What does it mean to localize it? What is the "message" and what do we mean by "formatting" it in such context?

There's definitely going to be some formatting going on, there are 4 strings in this widget, and an icon, but what is the "message"?

Well, you can decompose this widget into four separate widgets (title, label, button-ok, button-cancel) and try to say "each one of those has a value and that value is a message!", and I believe that's the most common model of approaching it.

But it doesn't scale in so many ways:

  1. If there's a relation between the message and buttons (see Welsh where there is no generic yes/no, and a label for the button has to depend on the message it answers to question), we lost it
  2. If there's any meta information about the widget, or its localization, it is now decomposed into four independent messages
  3. If there is any behavior to between localization and widget, we need to perform it four times, one per message
  4. If there are any arguments that are required to localize this widget, we need to send them to four messages
  5. If we'd want the UI toolkit to plug "localize" step before layout/paint, we need to write some code that formats those 4 messages and applies them onto that widget
  6. Is the icon a fifth message? It may flip in RTL contexts, and icons may contain text or culturally specific graphics that may have to be part of the localization of this widget.
  7. What if the button-ok, button-cancel, icon, label or the whole modal window have tooltips?
  8. What if they have accesskeys?
  9. What happens when there's any error in applying localization onto this widget? Are we falling back onto another locale? For one of two buttons? For label but not for buttons? How do we reconcile?
  10. Is localization of the button synchronous, or asynchronous? If there's fallback, which may require I/O for resources, is it synchronous or asynchronous? How does the binding function for the widget to apply those 4-5-10 messages onto it look like?
  11. Can you retranslate this widget to a different locale during UI lifetime, or do you have to recreate it in a different locale, remove the old one, add new one? If so, are you losing event bindings and state?
  12. Can you cache the state of this element pre-localization, post-localization, can you invaidate cache of this widget if while loading you realize that translation is obsolete?
  13. If the widget text is more complicated - if it's a paragraph of text, with images, stylistic annotations, or smart sentences like "Refresh the page every 5 minutes" where 5 is actually a numerical text input, or select dropdown, or your text for this widget is a list of items where the structure and number of items should be controlled by the localizer. How do you handle that when you are merely formatting a single string and you don't have a notion that it is part of a UI that is a nested tree structure with attributes, events, text, icons and data?

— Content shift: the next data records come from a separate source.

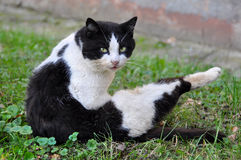 Cat licking its fur in the grass Royalty Free Stock Images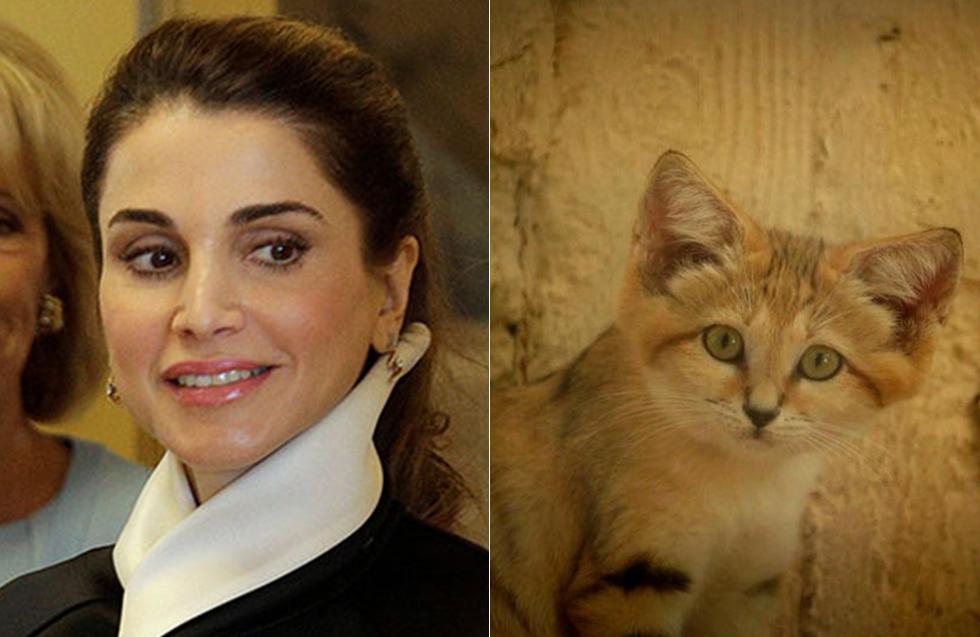 ראניה חתולת החולות וראניה, מלכת ירדן (צילום: רויטרס, ארז ארליכמן)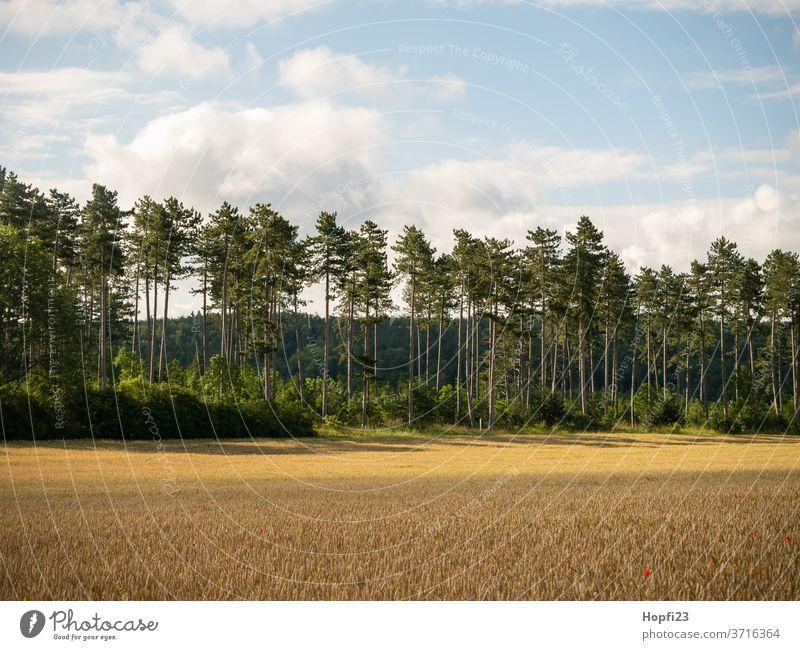 Kiefern Wald baum Sommer sonne Sonnenschein grün Himmel blau Wolkenloser Himmel groß alt Natur Baum Außenaufnahme Landschaft Farbfoto Menschenleer Tag Pflanze
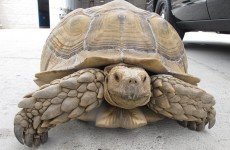 A 150-pound giant tortoise was found 'on the run' by US police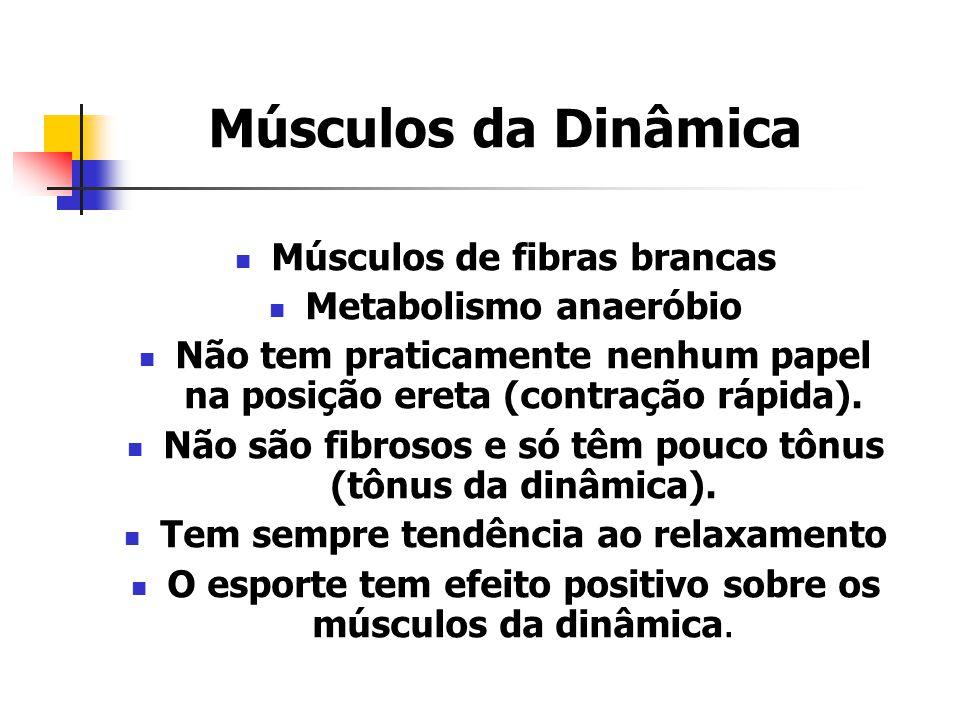 Músculos da Dinâmica Músculos de fibras brancas Metabolismo anaeróbio Não tem praticamente nenhum papel na posição ereta (contração rápida). Não são f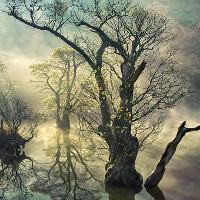 Cảnh thần tiên phản chiếu trên mặt nước ở Hàn Quốc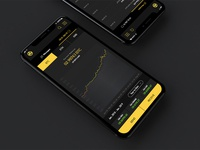 Cryptocurrency wallet mockup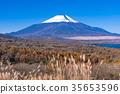 ภูเขาฟูจิ,ภูเขาไฟฟูจิ,ฤดูใบไม้ร่วง 35653596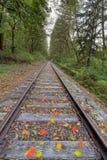 Järnvägspår med lodlinje för nedgånglövverk Royaltyfri Foto
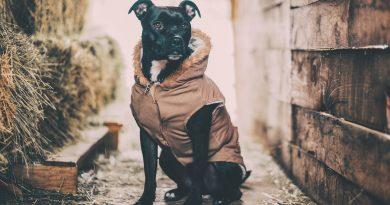 kutya, betegség, kennelköhögés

Two topics, that are intertwined but separate

I recognize that there are two topics here, my last question is from a bit different category.

  1. Do we want to support localization of UI elements/widgets which are usually much more compound than a single string
  2. Do we want to support localization of messages that have semantic fragments inside them

I believe that the questions are related, because they relate to breaking with the idea that a message is a string and a UI is a list of messages.
In this model, UI is a tree (not list!) of compound widgets, each having multiple strings inside it, and each string may have its own UI fragment inside it.

Both of those issues are rooted in how UI is different from plain text, but we should imho treat those two questions separately and be open to having different solutions, or even considering one in scope, and another out of scope.

I'm bringing them up here because I want to challenge us with thinking about end-to-end localization of UI, and then you need to consider both.

How to design it?

Designing that system is actually very tricky if you stick to thinking of localization step of the UI toolkit as taking messages (strings), formatting them, and then applying in correct positions in the UI widget.
You need a lot of boilerplate code that has to either be controlled by the developer writing the code, or by the widget code, or by the toolkit and in each case is non trivial, hard to handle sync/async, limits fallbacks and, I will argue, ...

misses the point.

Localization Unit

Because you cannot localize a compound nested, rich User Interface widgets by formatting "messages".
You need a concept that is broader than a single string - something I started calling in my mind "Localization Unit".
This of all the data needed to localize the above example:

hello-prompt  = {
    "meta": {
      "role": "modal window",
      "description": "..."
    }
    "elements": {
         "label": ["Hello, ", Element("strong", [Argument("userName")]), "!"],
         "button-ok": {
           "label": "Ok", //  In Welsh `[Reference("self", "label"), "lorem ipsum"]`
           "accesskey": "O",
           "tooltip": "Click to accept"
         },
         "button-cancel": {
           "label": "Cancel",
           "accesskey": "C",
           "tooltip": "Click to reject"
         },
         "close-icon": {
           "tooltip": "Close the prompt"
         },
         "main-icon": {
           "url": "@icon-path",
           "aria-label": "Question mark icon"
         }
    }
}

And once you have it, you can do the most natural thing: you can bind such UI element to a corresponding localization unit.

<prompt
  l10n-id="hello-prompt"
  l10n-args="{userName: 'John'}"
>

or:

prompt.l10n.id = "hello-prompt";
prompt.l10n.args.set("userName", "John");

Such binding is declarative, just like applying a CSS class onto an element is, and it allows the engine to understand that before layout and painting steps for this element some resources need to be retrieved, their Localization Units must be resolved and the combination of the element and its localization unit is what gets laid out and painted.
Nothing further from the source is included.